* Activity *
Exclude the pictures and reproduce exactly the lines that run from the one holding "Valentino Burgundy Leather Bag" to the end of the entries below.
▽
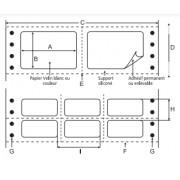 ATB 0161 : 1000 étiq adhésives sur paravents 210x148.5mm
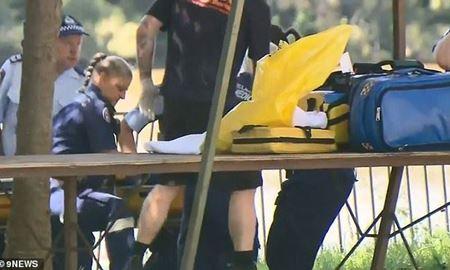 حادثه دلخراش و مرگ دو ایرانی در سیدنی استرالیا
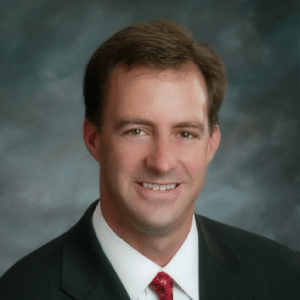 Dr. Kevin Crawford   Top Orthopedic Surgeon in Texas   Shoulder Specialist Lubbock TX   ACL Doctor Lubbock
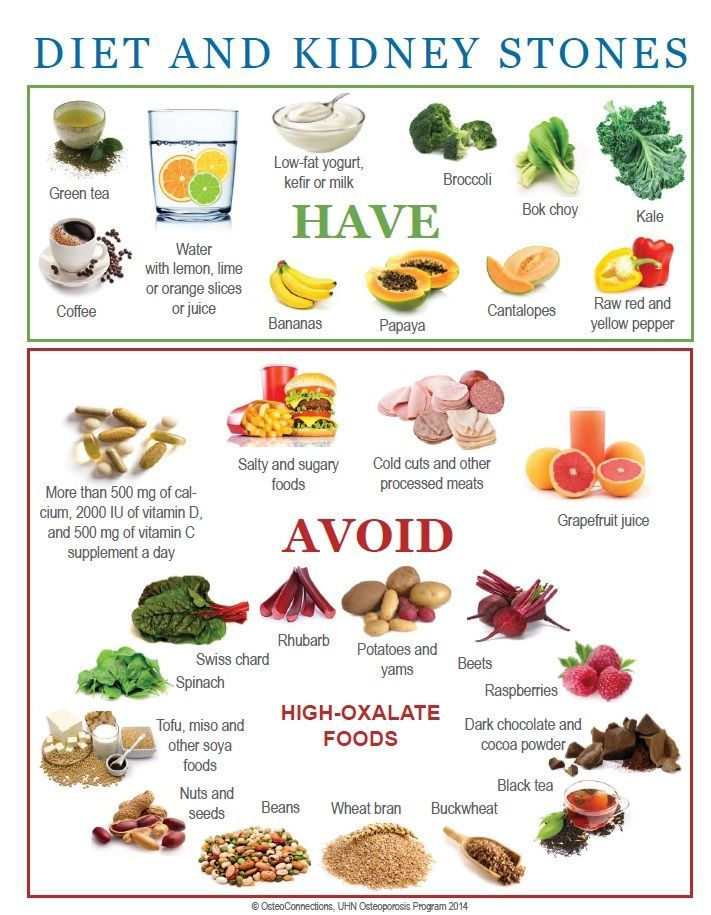 Diet and Kidney Stone Prevention.  I UNDERSTAND BANANAS ARE HIGH IN POTASSIUM SO SHOULD BE AVOIDED, BUT RASPBERRIES ARE SUITABLE, BOTH OF WHICH ARE CONTRARY TO THE INFORMATION GIVEN HERE.  IF IN DOUBT ABOUT ANY FOOD OR LIQUID, ONE SHOULD CONSULT A KIDNEY HEALTH PROFESSIONAL  OR DIETICIAN - CURLEYTOP1.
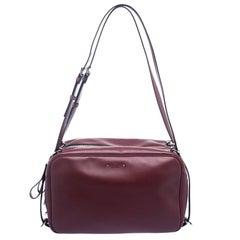 Valentino Burgundy Leather Bag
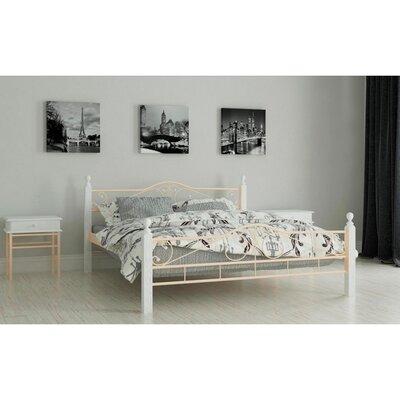 Двуспальная кровать Мадера
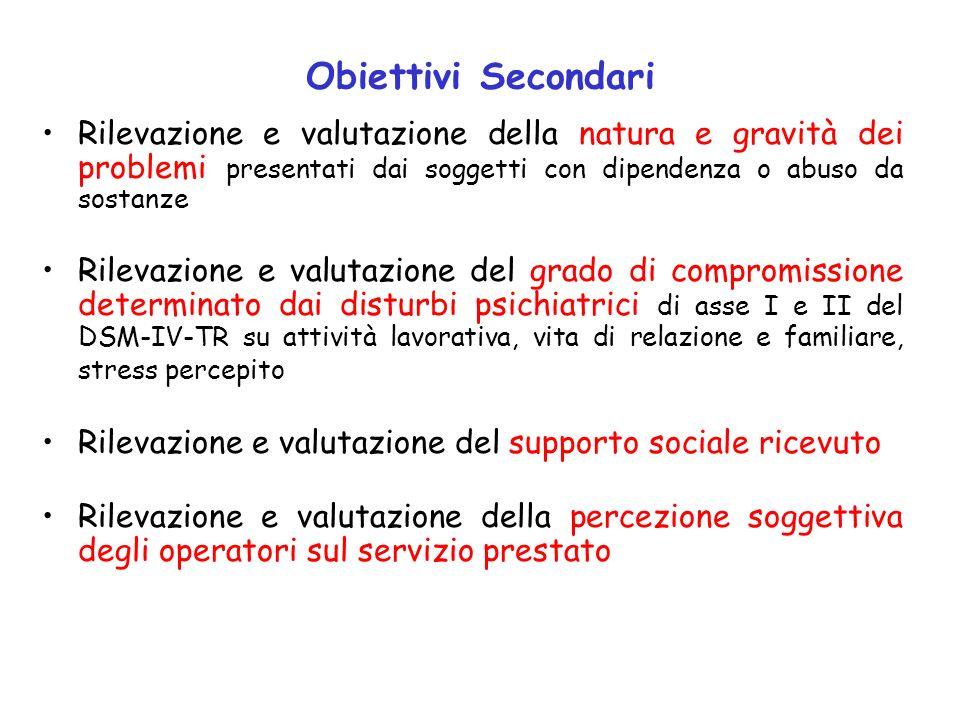 Obiettivi Secondari Rilevazione e valutazione della natura e gravità dei problemi presentati dai soggetti con dipendenza o abuso da sostanze.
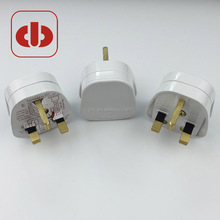 BSI approval UK 3-pin fused power cord plug in electrical plug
△
* Solved problem *
 Valentino Burgundy Leather Bag
 Двуспальная кровать Мадера
 Obiettivi Secondari Rilevazione e valutazione della natura e gravità dei problemi presentati dai soggetti con dipendenza o abuso da sostanze.
 BSI approval UK 3-pin fused power cord plug in electrical plug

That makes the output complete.